▶ _Text segment_:
** begin **
The Heckler & Koch SL7 is a roller-delayed blowback operated sporting carbine made by Heckler & Koch. It was chambered in 7.62×51mm NATO caliber and designed and marketed throughout the world as a hunting/utility rifle.

Unlike the roller-delayed blowback military Heckler & Koch rifles the cocking handle is situated far more rearward and on the right side and features a camming system to help overcome the initial friction exerted by the "bolt head locking lever" anti-bounce mechanism that prevents the bolt from bouncing off the barrel's breech surface.

The SL7 is no longer manufactured, having been replaced by the Heckler & Koch SLB 2000.

Variants
The HK 770, a hunting rifle 7.62×51mm NATO/.308 Winchester variant of the Heckler & Koch SL7, lacked the wooden handguard of the SL7 and was equipped with a longer barrel with integral flash hider/compensator slots at the end of the barrel, open rear leaf sights, and sporting-style buttstock.
** end **
▶ _Collected data_:
** begin **
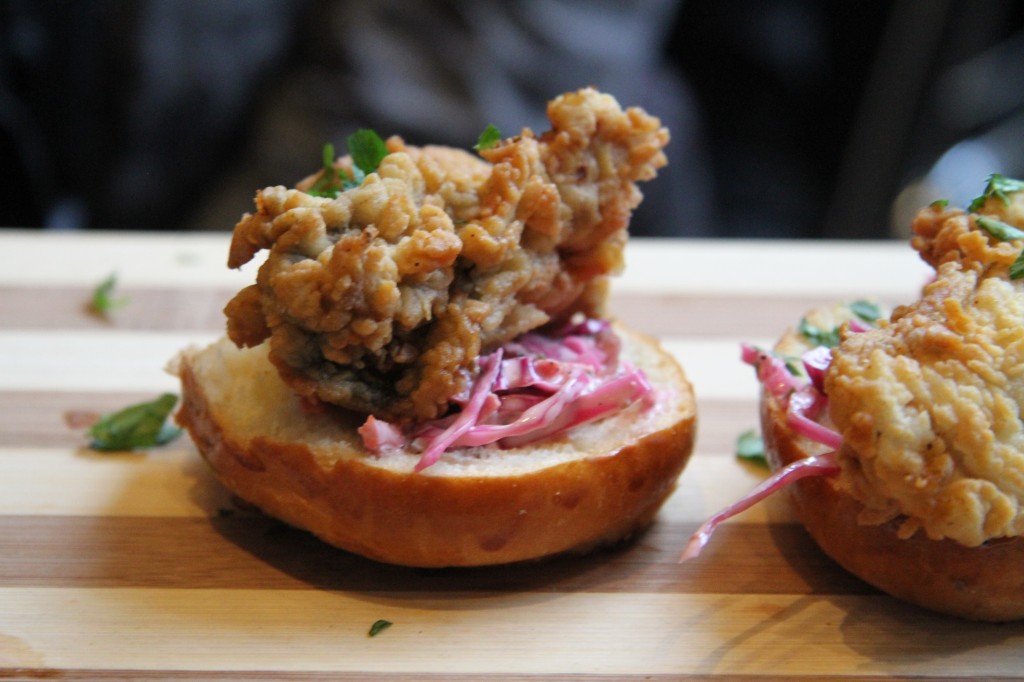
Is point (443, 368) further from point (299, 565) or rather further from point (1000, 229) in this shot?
point (1000, 229)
** end **
▶ _Exercise task_: In the rifle text, which model replaced the SL7? The material has no connection to the rifle text.

▶ _Exercise response_: The Heckler & Koch SLB 2000.